You can just imagine how hard it is to wrap up conversation on such a fascinating topic. It lasts longer than the two-minute sparring round, so I never get to hear the end of it, which always disappoints me.
The health teacher at the college where I work tells me that it’s typical of athletes to be obsessed with food. Martial artists might be worse than most, because they often need to drop below their optimal body weight to compete. That, and martial arts are a cross between a sport and a religion, so people tend to understand their physical demands as ethical imperatives. Maintaining a minimal body weight isn’t just a strategy for competition: it’s what the Shaolin monks would want you to do, if you were training with them on a mountaintop in China instead of here, in Oakland, across from a Pizza Hut.
I think about food a lot. I’m pretty sure everybody does. If it’s true, as they say, that women think about sex every three minutes, and men about twelve times more frequently than that, and if we need food more urgently than we need sex to ensure the survival of our species, then it stands to reason that food might cross our minds during those brief respites between sex thoughts.
When I am being polite, I try not to reveal my thoughts about food. It feels uncouth to reveal such an obsessive inner narrative, like exposing your sexual fantasies to a casual acquaintance.
And like revelations of sexual fantasies, not everyone reacts favorably to discussions about food. When I haven’t been careful enough, I’ve elicited negative responses ranging from That’s kind of neurotic to Being so obsessed with food is totally unfeminist to You are giving me an anxiety attack.
“I always wonder if eating too much fruit is bad for me,” I said to the health teacher one day.
We were having a conversation about nutritional science, a subject taught in her department. My question about fruit was meant as an example of why I thought nutrition was such an interesting field of study.
“Well, how much fruit do you eat?” she asked.
“In the summer, I let myself eat as much fruit as I want.

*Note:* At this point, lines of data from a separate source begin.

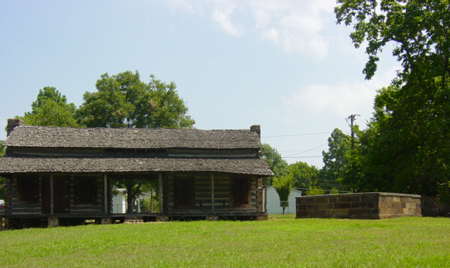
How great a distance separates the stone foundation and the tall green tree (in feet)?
22.8

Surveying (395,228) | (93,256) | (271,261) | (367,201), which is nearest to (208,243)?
(93,256)

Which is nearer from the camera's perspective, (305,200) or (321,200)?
(321,200)

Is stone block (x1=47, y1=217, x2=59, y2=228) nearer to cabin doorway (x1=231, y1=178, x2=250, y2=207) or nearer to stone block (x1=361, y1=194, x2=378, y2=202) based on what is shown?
cabin doorway (x1=231, y1=178, x2=250, y2=207)

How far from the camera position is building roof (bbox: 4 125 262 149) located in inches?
1273

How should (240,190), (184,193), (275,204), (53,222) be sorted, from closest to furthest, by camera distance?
(53,222) < (184,193) < (240,190) < (275,204)

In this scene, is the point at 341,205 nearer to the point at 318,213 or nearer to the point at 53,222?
the point at 318,213

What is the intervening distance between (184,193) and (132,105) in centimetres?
2069

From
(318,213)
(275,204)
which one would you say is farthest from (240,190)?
(275,204)

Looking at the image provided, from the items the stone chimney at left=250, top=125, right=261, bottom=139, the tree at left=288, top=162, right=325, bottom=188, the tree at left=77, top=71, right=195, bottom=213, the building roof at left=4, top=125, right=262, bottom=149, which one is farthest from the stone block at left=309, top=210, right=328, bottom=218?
the tree at left=288, top=162, right=325, bottom=188

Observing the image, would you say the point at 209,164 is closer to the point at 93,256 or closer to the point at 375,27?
the point at 375,27

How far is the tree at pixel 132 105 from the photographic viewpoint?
166 ft

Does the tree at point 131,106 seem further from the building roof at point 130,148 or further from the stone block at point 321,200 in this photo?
the stone block at point 321,200

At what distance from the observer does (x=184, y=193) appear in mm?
32625

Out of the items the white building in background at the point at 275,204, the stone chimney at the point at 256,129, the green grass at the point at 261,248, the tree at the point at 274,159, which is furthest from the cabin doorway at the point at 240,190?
the tree at the point at 274,159
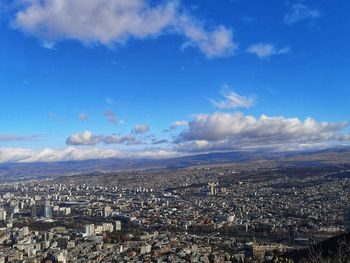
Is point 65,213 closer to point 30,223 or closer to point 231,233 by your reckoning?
point 30,223

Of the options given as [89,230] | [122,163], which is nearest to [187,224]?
[89,230]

Sometimes I eat a regular dinner and then a second dinner composed entirely of fruit.”
I saw her face stretching into an expression that communicated, Oh, you poor person, you have some kind of mental disorder.
“Did that sound crazy?” I asked.
“Listen to your wording,” she said. “You ‘let yourself.’”
Okay, it sounds a little neurotic, I’ll admit, the idea of giving oneself permission to eat some things and not others. But even Kaiser Permanente told me to have a plan. How else can someone maintain a healthy diet? Eat whatever they want, and hope it turns out to be healthy? If I didn’t give myself permission to eat some things and not others, I would eat cookies all day long.
It’s doublethink—“the power of holding two contradictory beliefs in one’s mind simultaneously, and accepting both of them.” Make healthy choices about food…but don’t think about them! Just do it, do it unconsciously, do it right, and for god’s sake don’t talk about it!